Al: I don't think so, Tim.
Tim: Go get me that glue.
Al: What for? Are you gonna glue it to your forehead?
Quote from Jill
Jill: What is this thing on your head?
Tim: It's a little piece of table.
Randy: What happened?
Tim: Old Mr. Negativity, Al, distracted me and I got my head cemented to this table. He had to take a sabre saw to get me off of that table.
Jill: Don't you think you should go to the emergency room?
Tim: I was just there. They said I wasn't a priority.
Jill: Why? Was there a guy with a whole table stuck to his head?
Quote from Dead Weight
Al: I was just thinking about my mother, all the great times we used to have. When I was a kid, she used to take us to the park.
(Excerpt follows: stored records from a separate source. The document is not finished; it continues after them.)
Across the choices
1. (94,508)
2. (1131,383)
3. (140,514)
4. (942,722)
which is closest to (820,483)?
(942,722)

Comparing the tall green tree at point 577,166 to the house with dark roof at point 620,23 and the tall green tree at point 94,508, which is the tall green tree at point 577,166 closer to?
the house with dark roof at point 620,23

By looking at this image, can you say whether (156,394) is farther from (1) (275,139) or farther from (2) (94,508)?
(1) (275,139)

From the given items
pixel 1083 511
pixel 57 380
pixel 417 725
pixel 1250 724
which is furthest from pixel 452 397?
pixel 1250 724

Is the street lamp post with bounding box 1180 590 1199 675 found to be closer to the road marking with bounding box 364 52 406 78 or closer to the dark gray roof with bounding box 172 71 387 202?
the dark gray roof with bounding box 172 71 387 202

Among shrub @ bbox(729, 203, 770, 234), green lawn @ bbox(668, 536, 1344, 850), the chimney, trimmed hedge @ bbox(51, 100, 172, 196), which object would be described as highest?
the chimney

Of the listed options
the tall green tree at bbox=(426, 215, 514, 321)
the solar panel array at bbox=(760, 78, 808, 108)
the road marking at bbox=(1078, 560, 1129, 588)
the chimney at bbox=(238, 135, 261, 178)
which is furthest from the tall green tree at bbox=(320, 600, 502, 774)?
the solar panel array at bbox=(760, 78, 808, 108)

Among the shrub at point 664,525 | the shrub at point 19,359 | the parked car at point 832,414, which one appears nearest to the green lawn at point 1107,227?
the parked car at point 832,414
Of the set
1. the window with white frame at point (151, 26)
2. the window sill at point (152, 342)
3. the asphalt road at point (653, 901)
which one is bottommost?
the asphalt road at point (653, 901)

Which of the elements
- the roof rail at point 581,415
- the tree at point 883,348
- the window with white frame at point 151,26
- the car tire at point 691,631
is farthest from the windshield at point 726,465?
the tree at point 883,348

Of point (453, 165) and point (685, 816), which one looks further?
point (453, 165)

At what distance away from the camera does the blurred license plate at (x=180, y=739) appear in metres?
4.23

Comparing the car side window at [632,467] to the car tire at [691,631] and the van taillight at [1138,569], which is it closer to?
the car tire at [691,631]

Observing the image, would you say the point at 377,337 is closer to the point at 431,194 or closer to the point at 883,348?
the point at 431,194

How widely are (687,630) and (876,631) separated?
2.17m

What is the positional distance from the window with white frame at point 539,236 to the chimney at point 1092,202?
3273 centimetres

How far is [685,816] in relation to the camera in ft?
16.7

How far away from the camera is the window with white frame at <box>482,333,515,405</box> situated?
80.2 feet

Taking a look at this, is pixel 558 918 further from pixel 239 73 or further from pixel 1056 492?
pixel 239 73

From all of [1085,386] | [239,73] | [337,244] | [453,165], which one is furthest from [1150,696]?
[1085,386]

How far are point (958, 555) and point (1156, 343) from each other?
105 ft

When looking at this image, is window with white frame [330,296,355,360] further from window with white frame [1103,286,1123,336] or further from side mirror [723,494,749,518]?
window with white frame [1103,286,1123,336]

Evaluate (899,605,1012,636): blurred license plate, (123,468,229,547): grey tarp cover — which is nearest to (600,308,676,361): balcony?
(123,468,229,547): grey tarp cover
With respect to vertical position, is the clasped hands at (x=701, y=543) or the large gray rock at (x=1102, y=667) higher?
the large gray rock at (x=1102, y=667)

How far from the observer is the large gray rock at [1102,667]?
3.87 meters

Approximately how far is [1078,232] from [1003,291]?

We'd fly kites, she'd push us on the swing. We'd spend hours on the teeter-totter.
Tim: I used to love the teeter-totter. Up and down. Up and down.
Tim: Well, they play it differently in different parts of the country.
Quote from This Joke's for You
Al: What, your little bell will send 5,000 volts coursing through my body? [chuckles] While he stands back and yells, "Remember the Al-amo!"
Tim: I just want you to press the bell.
Al: I know... It's just a setup, isn't it? It's one big setup.
Tim: It is not a setup!
Al: Soon you'll start in with the uncalled-for slams against my mother...
Al: How she always shops in the husky section. How she wiped out the all-you-can-eat salad bar.
Tim: Al, I simply came out here to put this thing together.
Al: Well, go ahead. Just say it. My mother is a big fat cow!
Tim: Goodness gracious, Al. We'll be right back after these messages from Binford Tools.